Review Date: December 20th, 2021

Back in 2016-17, the animated pop song cover-a-thon called Sing cashed in to the tune of $270M domestic/$634M worldwide. (Cue the "cha-ching" cash register sound.) A follow-up was a preordained necessity, lack of storyline be damned. So, five years later, koala Buster Moon (Matthew McConaughey) and his band of merry singers - including Rosita the pig (Reese Witherspoon), Johnny the gorilla (Taron Egerton), Meena the elephant (Tori Kelly), Gunter the pig (Nick Kroll), and Ash the porcupine (Scarlett Johansson) - are all back. They sing, they dance, they do all sorts of animated spectacle things. Kids will have fun, parents probably won't be bored, but will anyone really care? Sing 2 is a product and, like many products, it exists mostly to distract and make money.

The lack of story is apparent early-on and doesn't get better as the proceedings advance. And, although the songs are still the attraction, they are considerably weaker than in the first movie (possibly because all the good/obvious ones have been used up). Prince's "Let's Get Crazy" is an early highlight. After that, it's tough to remember much until the very end. Like pop music of the last 30 years, there's a certain sameness to everything. (The movie dearly misses the Sinatra stylings of Seth MacFarlane, if only to break up the monotony.)

The story is just an excuse to bring back as many of the original anamorphic singing critters as possible. When the curtain rises, Buster's singers are packing a small theater but the koala has big dreams. He wants to go to the animal equivalent of Las Vegas (Redshore City) and play to huge audiences. The arrival of a talent scout provides him with an opportunity; all it takes is a little lying to pave the way to getting an audience with mega producer Jimmy Crystal (Bobby Cannavale), who in intrigued by Buster's big fib: that he can get the reclusive rock star Clay Calloway (Bono) to come out of seclusion and return to the stage. When Crystal learns he has been bamboozled, he issues an ultimatum: Get Clay...or else.

While Sing 2 relies heavily on the big-name vocal talents from the first film, there are a few newcomers: Bobby Cannavale as the thuggish Crystal; Halsey as Crystal's airheaded daughter, Porsha; and Bono as Clay Calloway. MIA are Seth MacFarlane and John C. Reilly. Most of the voice actors, whether singers by trade or not, acquit themselves admirably when belting out a tune. The most interesting "meta" situation occurs when Bono covers one of U2's biggest hits (in what is unquestionably the film's most rewarding moment).

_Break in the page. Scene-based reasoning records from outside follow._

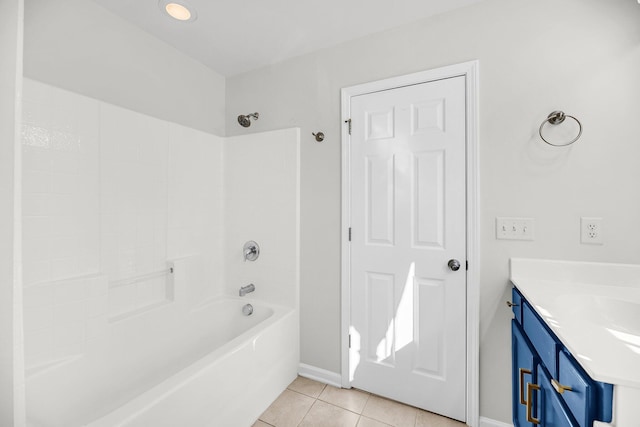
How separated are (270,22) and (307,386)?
245 cm

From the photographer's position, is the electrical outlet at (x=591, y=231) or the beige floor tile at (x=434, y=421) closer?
the electrical outlet at (x=591, y=231)

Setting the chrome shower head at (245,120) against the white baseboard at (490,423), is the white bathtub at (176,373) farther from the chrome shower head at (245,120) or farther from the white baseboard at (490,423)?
the chrome shower head at (245,120)

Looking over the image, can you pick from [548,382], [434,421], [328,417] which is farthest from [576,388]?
[328,417]

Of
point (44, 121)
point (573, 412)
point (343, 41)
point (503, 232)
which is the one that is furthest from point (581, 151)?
point (44, 121)

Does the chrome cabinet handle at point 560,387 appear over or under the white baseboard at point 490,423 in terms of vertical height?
over

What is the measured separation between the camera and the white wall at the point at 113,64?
1379mm

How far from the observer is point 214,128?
233 cm

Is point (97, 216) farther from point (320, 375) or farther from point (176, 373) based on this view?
point (320, 375)

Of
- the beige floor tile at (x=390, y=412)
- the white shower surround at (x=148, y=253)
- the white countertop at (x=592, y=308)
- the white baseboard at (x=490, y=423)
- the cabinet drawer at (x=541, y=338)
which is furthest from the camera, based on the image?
the beige floor tile at (x=390, y=412)

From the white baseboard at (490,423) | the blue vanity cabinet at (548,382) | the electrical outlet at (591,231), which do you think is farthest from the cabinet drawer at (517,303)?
the white baseboard at (490,423)

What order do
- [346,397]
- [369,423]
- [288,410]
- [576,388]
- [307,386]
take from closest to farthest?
A: [576,388]
[369,423]
[288,410]
[346,397]
[307,386]

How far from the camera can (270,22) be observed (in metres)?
1.73

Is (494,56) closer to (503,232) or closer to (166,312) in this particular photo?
Answer: (503,232)

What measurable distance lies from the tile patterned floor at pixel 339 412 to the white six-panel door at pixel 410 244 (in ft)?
0.19
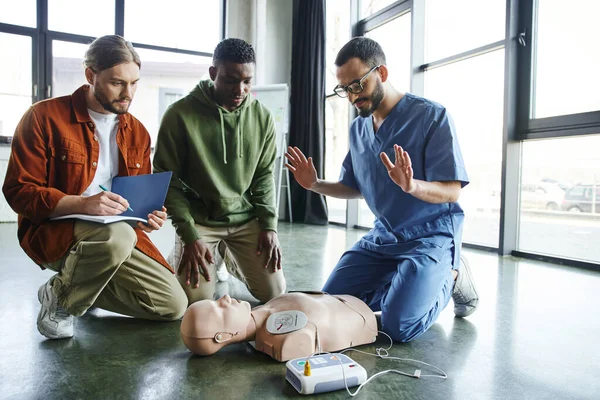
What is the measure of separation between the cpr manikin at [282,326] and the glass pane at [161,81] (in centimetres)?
502

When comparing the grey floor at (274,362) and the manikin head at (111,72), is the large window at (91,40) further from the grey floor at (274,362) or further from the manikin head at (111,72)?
the grey floor at (274,362)

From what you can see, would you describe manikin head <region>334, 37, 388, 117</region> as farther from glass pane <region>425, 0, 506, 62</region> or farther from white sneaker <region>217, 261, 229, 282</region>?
glass pane <region>425, 0, 506, 62</region>

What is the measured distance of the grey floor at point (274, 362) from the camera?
1.14 metres

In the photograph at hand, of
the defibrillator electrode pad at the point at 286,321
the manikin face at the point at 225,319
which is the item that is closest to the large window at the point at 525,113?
the defibrillator electrode pad at the point at 286,321

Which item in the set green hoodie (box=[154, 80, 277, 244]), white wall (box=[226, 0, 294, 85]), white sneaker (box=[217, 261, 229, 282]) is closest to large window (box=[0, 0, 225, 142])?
white wall (box=[226, 0, 294, 85])

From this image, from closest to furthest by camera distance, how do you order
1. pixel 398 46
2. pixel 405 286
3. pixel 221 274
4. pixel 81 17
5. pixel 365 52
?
pixel 405 286 → pixel 365 52 → pixel 221 274 → pixel 398 46 → pixel 81 17

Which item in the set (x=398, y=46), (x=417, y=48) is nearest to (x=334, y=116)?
(x=398, y=46)

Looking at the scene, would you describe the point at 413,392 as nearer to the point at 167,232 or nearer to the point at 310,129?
the point at 167,232

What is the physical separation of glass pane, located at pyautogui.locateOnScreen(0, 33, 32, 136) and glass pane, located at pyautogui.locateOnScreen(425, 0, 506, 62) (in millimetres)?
4333

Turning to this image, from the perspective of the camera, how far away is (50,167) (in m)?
1.53

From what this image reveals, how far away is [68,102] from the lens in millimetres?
1608

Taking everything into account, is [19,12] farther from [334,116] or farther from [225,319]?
[225,319]

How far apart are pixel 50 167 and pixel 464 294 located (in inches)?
61.0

Visually, the film is adequate - if barely so. Illumination, which produced the film, apparently didn't relish comparisons with Disney Animation or Pixar so they opted not to compete, instead relying on the same designs and approach they used five years ago. There isn't a single visual moment that stands out. Excepting Encanto, the Walt Disney-distributed 2021 animated catalog was lackluster but one constant was the high quality of the animation. The fall-off to Sing 2 is dramatic. It wouldn't be a stretch to say this is closer to a high-quality TV cartoon than to a top-of-the-line animated feature.

Like Trolls 2 (Trolls: World Tour), Sing 2 seeks to capitalize on the multigeneration appeal of the songs for older viewers while hoping the animated hijinks will keep kids enraptured. It worked for the 2020 film so there's no reason it shouldn't work for this one. It's designed to be crowd-pleasing and, as a painless diversion, it works, even if the cynic in any viewer will recognize why it exists. The triumphant ending of Sing 2 almost makes up for an otherwise uninvolving and derivative story. Almost, but not quite.